Simply put, a director’s primary duty is to act in the best interest of the company. But what are the possible breaches which a director can be said to commit during insolvency? Well, a director can be said to have committed a breach of director’s duty if he/she continue trading either:
- Knowing that the company has little or no prospect to pay its debts when they fall due (section 539(3) of the Companies Act 2016); or
- With the intention to defraud the creditors of the company (section 540(1) of the Companies Act 2016)
It is important to note that the intention to defraud creditors of the company may extend to actions before the insolvency (Tang Eng Iron Works Co Ltd v Ting Ling Kiew & Anor  1 CLJ 1239). Thus, section 540(1) of the Companies Act 2016 can operate both insolvency proceedings and also where there are no insolvency proceedings. If a company carries on the business with the intent to defraud, every person who was knowingly a party commits an offence and upon conviction, shall be liable to imprisonment for a term not exceeding 10 years or fine not exceeding RM1 million or both (section 540(5) of the Companies Act 2016).

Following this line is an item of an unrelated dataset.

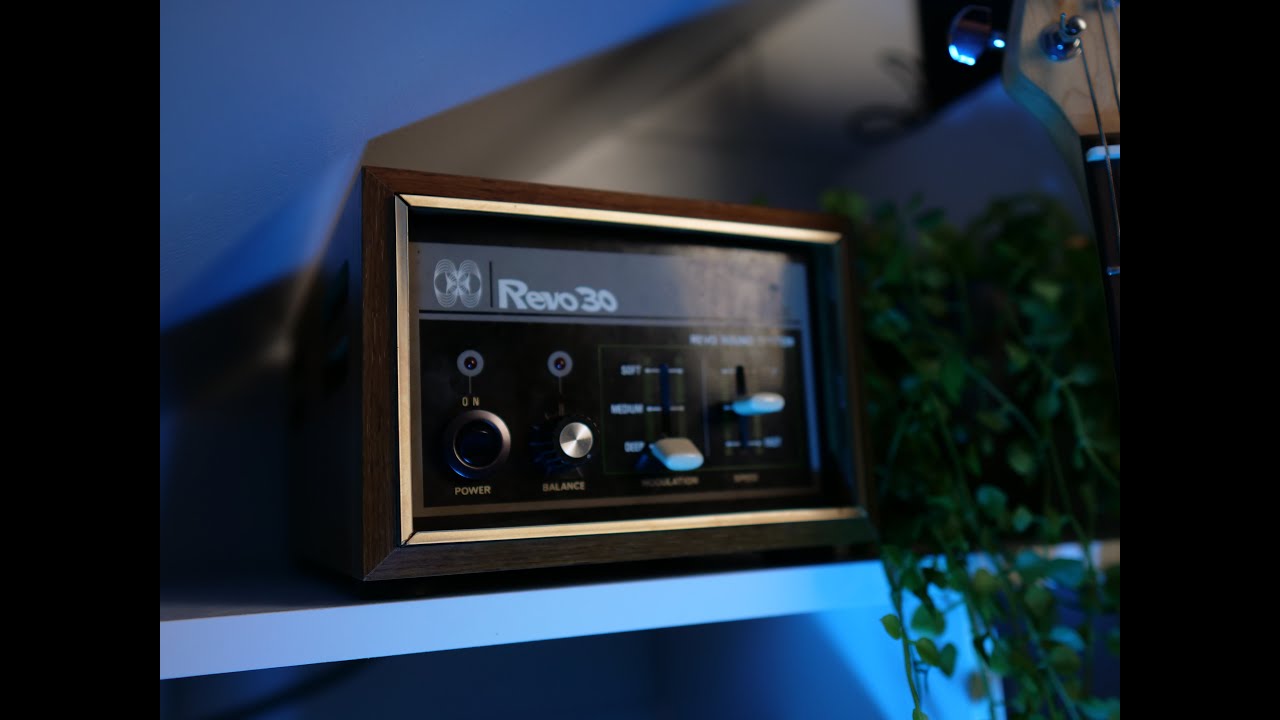 Roland Revo 30 The Secret Univibe - YouTube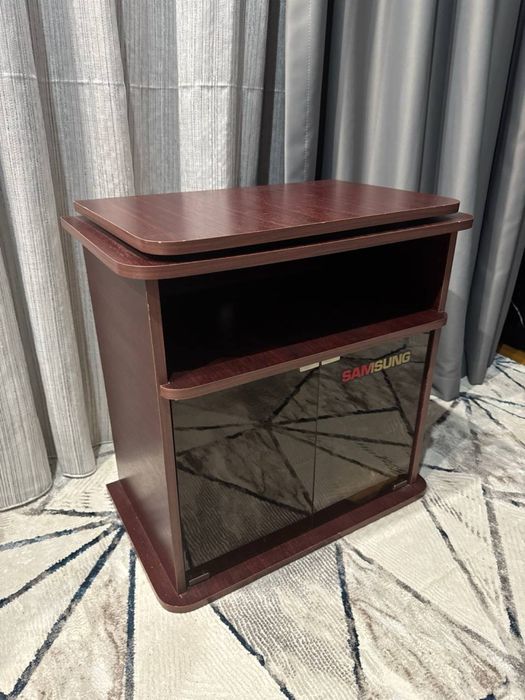 Тумба под телевизор, на колесиках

Preferential Payment to Creditors?
The next issue which a director should look at is whether preferring payment for one over another creditor can be done during insolvency. We can refer to section 528 of the Companies Act 2016 for the answer:
“Any transfer, mortgage, delivery of goods, payment, execution or other act relating to property made or done by or against a company which is unable to pay its debts, as the debts become due, from its own money in favour of any creditor or any person in trust for any creditor shall be deemed to have given such creditor a preference over other creditors in the event of the company being wound up on a winding up petition presented within six months from the date of making or doing the same and every such act shall be deemed fraudulent and void.”
Where payment is preferentially made to one creditor over another when there is insufficient fund in the company will amount to an undue preference in relation to the benefitting creditor. Charges, in turn, will be void against the liquidator. This is mainly to preserve the pari passu principle under which the credits in a winding-up share ratable in the assets that are available for distribution.
From we can gather from the above, it is clear that the current pandemic definitely has a large impact on all of us. The uncertainty of the financial and operational risk is daunting. As such, it is crucial for the directors to be aware of their duties and obligations in their road to survival and recovery in such times.